- Task to carry out -
Copy out the rows from the line with "How should the" to the line with "63.7 inches", both included, and write nothing else.

[Stored dataset items]
== == ==

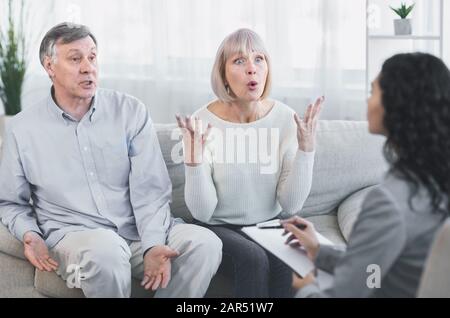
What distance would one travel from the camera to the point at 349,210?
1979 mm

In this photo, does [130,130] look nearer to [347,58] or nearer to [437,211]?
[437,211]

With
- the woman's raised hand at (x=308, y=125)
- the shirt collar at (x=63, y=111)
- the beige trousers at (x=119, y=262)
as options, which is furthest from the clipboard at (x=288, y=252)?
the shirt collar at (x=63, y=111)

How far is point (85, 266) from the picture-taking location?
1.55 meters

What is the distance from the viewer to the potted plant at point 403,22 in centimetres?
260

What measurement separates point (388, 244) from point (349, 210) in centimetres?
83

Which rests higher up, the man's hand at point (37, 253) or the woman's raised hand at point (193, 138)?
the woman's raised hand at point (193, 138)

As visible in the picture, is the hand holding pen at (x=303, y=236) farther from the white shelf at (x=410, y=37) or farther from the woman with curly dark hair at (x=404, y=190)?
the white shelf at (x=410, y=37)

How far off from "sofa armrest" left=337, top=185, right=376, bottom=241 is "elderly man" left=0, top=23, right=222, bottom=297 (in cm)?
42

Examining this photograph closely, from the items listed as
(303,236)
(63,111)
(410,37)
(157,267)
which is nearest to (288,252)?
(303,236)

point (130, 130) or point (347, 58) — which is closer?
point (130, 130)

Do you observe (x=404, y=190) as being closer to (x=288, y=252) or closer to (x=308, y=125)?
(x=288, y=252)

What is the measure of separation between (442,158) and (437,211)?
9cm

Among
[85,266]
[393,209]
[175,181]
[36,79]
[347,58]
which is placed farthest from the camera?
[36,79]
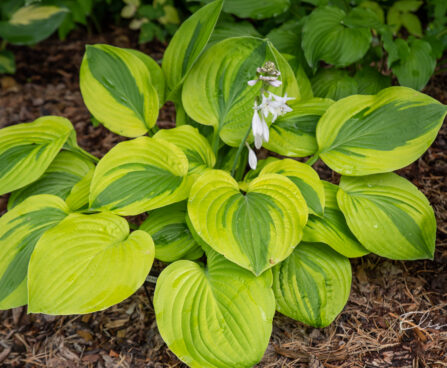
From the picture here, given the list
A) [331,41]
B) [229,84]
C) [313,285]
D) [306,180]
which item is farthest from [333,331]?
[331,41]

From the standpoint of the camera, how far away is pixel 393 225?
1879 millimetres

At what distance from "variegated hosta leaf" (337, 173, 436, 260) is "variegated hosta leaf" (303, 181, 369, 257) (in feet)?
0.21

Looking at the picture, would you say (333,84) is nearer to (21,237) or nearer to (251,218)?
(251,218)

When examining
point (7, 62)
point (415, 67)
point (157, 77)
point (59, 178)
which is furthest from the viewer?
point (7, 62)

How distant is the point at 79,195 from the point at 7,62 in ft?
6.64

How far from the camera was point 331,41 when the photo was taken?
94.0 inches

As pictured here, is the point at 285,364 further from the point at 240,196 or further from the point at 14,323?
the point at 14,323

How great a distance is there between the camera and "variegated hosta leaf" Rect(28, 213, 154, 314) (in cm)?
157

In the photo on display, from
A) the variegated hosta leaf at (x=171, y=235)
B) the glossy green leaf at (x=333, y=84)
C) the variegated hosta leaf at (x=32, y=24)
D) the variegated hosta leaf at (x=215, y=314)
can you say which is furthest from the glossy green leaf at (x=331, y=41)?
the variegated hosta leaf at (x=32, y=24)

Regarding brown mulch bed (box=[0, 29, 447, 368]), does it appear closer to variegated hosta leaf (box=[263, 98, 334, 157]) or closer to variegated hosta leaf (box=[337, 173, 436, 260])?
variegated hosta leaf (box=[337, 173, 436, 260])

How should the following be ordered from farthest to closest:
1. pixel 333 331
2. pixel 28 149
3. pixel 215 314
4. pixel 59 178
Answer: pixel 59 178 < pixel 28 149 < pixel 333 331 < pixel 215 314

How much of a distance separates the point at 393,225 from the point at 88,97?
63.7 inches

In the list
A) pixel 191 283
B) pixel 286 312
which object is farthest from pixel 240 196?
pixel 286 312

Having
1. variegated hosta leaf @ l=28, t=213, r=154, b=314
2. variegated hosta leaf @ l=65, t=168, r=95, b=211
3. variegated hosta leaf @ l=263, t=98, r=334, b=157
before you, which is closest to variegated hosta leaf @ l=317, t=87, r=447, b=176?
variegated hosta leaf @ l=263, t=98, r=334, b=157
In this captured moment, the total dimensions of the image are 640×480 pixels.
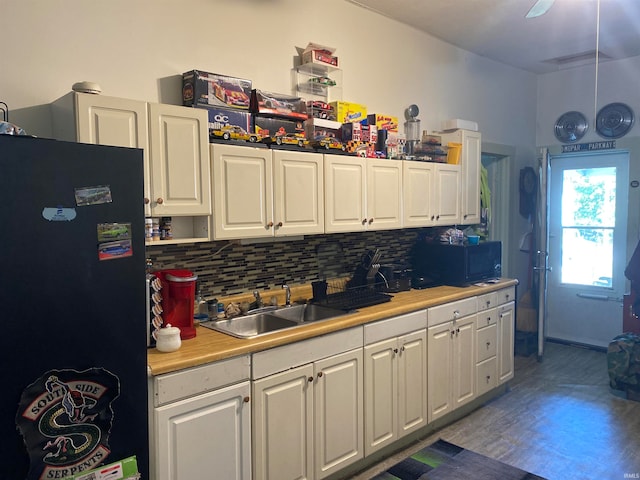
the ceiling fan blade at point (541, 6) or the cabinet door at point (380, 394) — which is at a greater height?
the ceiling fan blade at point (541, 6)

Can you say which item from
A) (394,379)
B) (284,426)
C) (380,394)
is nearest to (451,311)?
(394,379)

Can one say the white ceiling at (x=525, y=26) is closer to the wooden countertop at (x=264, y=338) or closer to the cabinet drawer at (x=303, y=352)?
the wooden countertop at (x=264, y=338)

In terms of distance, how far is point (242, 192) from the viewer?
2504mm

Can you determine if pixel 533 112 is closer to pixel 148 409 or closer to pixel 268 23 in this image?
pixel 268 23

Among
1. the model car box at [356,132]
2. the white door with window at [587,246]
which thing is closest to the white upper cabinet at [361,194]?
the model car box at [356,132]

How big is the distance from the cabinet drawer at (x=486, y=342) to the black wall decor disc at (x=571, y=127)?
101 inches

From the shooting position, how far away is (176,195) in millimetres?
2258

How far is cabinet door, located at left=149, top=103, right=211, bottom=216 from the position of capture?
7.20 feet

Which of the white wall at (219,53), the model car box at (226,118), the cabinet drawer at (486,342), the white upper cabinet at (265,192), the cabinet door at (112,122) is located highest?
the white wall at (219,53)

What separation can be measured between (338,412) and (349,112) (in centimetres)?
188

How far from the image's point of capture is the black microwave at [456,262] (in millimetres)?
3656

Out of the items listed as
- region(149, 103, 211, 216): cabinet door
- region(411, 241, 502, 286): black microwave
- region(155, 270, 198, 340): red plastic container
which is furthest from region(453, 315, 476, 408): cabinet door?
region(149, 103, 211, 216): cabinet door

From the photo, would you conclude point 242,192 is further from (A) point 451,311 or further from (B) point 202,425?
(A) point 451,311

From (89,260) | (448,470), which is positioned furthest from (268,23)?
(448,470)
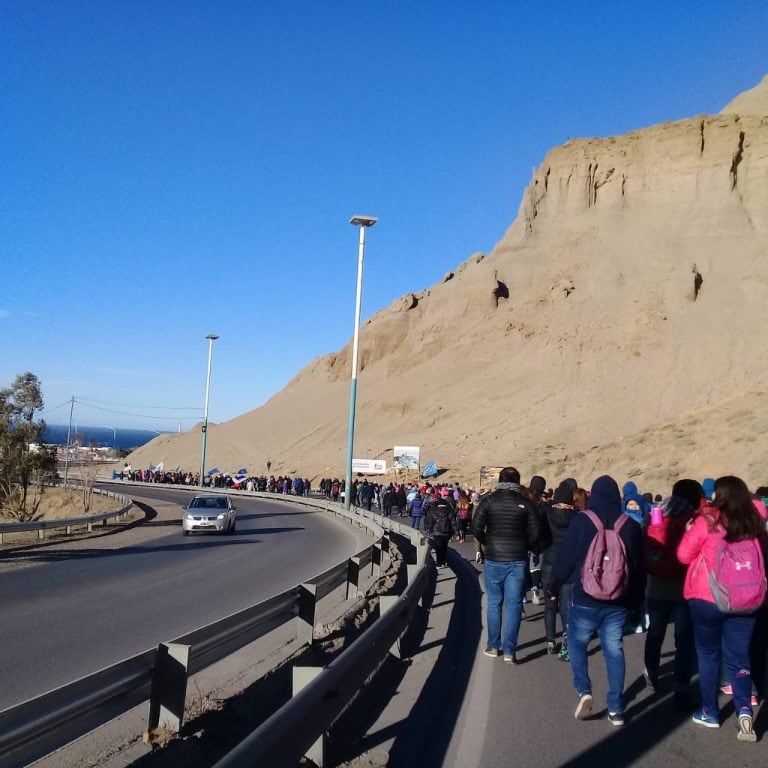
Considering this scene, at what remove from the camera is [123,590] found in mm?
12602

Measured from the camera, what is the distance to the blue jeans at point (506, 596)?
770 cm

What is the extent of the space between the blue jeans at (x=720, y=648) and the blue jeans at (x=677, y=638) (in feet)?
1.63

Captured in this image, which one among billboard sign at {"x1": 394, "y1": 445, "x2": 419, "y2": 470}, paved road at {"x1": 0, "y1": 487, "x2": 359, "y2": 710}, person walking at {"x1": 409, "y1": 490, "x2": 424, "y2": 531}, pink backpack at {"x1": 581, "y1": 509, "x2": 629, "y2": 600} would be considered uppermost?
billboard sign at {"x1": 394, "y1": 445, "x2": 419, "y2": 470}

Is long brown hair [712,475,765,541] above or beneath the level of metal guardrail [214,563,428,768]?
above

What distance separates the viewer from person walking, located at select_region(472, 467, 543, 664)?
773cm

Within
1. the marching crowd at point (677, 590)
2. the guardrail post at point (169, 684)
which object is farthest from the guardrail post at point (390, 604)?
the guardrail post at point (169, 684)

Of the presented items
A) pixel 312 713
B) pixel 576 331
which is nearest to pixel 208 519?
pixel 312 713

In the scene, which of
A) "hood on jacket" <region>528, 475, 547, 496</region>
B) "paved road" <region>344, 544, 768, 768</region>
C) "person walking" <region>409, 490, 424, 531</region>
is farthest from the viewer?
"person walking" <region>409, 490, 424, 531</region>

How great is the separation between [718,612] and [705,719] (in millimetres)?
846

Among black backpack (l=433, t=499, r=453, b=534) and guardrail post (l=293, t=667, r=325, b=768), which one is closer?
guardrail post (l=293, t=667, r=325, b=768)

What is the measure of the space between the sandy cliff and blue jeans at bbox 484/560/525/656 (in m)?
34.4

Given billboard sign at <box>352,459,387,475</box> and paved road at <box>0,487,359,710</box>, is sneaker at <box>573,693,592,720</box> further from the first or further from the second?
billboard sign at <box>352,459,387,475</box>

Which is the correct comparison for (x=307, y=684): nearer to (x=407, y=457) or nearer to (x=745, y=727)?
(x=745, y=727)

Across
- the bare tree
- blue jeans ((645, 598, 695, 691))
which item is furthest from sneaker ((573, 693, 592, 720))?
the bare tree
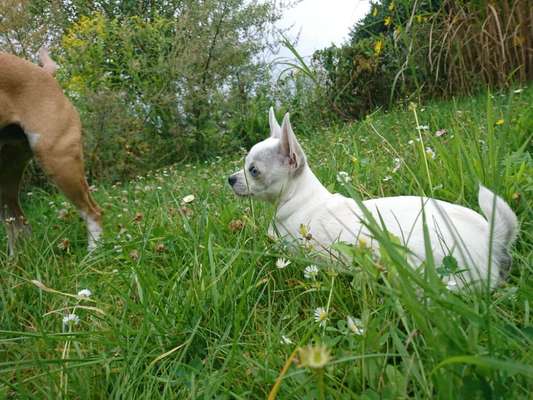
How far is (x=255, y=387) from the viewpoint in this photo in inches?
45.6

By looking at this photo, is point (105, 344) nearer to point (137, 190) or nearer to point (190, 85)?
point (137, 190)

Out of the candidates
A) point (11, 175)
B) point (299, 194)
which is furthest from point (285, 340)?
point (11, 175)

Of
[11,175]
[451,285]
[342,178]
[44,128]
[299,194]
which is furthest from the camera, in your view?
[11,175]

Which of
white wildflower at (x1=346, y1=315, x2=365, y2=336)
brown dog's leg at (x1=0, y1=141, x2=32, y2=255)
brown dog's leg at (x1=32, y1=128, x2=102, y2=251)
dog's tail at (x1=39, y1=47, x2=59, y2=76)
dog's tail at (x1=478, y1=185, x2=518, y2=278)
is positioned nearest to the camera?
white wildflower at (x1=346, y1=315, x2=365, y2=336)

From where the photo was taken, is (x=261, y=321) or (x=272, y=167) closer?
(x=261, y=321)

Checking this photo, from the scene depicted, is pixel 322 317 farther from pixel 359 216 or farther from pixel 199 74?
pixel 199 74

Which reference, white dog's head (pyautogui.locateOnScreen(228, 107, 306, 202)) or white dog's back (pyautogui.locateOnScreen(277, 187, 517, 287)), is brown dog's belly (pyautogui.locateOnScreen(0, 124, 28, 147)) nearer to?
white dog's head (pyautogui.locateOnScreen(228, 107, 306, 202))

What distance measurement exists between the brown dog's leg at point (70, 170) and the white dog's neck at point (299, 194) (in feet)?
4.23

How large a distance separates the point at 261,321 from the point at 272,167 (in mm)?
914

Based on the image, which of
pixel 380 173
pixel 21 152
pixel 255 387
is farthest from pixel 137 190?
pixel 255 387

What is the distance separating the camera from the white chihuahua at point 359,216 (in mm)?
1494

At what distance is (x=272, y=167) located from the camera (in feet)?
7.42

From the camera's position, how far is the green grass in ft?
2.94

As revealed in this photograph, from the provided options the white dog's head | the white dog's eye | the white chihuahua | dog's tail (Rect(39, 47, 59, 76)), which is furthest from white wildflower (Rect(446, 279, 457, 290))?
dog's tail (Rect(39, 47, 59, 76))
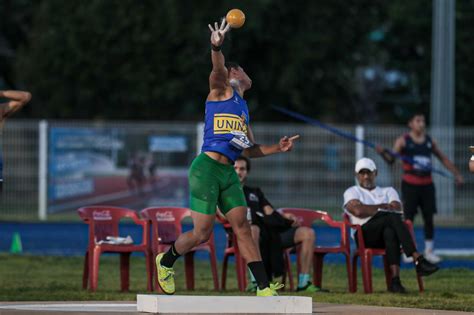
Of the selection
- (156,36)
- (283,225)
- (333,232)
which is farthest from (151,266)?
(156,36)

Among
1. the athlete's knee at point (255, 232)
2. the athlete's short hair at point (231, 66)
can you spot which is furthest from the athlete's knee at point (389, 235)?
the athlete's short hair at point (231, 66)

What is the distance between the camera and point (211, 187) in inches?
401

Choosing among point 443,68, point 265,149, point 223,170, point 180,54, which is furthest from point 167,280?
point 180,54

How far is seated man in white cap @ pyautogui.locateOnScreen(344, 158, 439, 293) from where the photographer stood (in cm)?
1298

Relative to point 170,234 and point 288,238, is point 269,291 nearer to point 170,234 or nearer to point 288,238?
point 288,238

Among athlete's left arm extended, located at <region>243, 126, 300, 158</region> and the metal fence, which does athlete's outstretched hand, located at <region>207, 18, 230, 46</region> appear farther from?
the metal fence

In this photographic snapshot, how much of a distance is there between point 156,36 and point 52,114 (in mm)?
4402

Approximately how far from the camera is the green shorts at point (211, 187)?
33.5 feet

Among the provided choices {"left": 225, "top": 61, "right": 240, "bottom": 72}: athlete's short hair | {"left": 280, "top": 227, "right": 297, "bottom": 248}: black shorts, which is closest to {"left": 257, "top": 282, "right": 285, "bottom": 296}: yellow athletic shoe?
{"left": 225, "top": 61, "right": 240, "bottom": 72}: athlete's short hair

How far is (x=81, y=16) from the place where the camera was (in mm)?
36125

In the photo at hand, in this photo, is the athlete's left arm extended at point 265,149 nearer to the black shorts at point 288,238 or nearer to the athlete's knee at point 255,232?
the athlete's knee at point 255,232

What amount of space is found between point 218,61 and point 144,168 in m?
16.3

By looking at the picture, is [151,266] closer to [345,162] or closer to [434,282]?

== == ==

- Response to this task -
How should the following be ordered from farthest to closest:
1. pixel 333 331
2. pixel 28 149
3. pixel 215 314
4. pixel 59 178
Answer: pixel 59 178 < pixel 28 149 < pixel 333 331 < pixel 215 314

How much of a distance separates the point at 393,225 from the point at 88,97?
63.7 inches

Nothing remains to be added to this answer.